What you are asked to do: Starting at the line that holds "HEK293 cells expressing", transcribe every line to the end of the data exactly; include no other lines.

Saved entries:
*** Block opens ***

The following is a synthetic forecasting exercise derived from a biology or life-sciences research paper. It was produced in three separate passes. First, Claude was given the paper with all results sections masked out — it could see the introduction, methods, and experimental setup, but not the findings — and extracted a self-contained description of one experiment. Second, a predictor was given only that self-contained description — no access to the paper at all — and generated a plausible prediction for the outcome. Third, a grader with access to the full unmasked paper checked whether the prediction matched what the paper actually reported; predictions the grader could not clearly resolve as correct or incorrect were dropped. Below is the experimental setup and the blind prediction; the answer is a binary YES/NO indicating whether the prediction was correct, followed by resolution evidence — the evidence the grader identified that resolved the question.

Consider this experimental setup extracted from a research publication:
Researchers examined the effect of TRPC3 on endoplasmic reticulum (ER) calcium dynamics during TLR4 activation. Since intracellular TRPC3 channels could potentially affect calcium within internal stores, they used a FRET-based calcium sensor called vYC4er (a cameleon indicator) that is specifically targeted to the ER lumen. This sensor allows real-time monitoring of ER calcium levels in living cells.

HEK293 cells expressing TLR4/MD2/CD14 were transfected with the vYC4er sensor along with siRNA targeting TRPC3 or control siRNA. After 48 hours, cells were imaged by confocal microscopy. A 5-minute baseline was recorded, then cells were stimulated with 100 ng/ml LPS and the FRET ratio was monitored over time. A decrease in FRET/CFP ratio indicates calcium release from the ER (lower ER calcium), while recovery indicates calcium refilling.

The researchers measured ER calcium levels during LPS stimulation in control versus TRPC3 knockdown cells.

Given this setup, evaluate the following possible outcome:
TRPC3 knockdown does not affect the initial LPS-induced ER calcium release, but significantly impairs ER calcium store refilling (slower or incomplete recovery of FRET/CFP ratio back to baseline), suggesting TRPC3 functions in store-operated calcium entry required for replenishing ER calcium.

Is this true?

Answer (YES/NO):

*** Block closes ***

Written response:
HEK293 cells expressing TLR4/MD2/CD14 were transfected with the vYC4er sensor along with siRNA targeting TRPC3 or control siRNA. After 48 hours, cells were imaged by confocal microscopy. A 5-minute baseline was recorded, then cells were stimulated with 100 ng/ml LPS and the FRET ratio was monitored over time. A decrease in FRET/CFP ratio indicates calcium release from the ER (lower ER calcium), while recovery indicates calcium refilling.

The researchers measured ER calcium levels during LPS stimulation in control versus TRPC3 knockdown cells.

Given this setup, evaluate the following possible outcome:
TRPC3 knockdown does not affect the initial LPS-induced ER calcium release, but significantly impairs ER calcium store refilling (slower or incomplete recovery of FRET/CFP ratio back to baseline), suggesting TRPC3 functions in store-operated calcium entry required for replenishing ER calcium.

Is this true?

Answer (YES/NO):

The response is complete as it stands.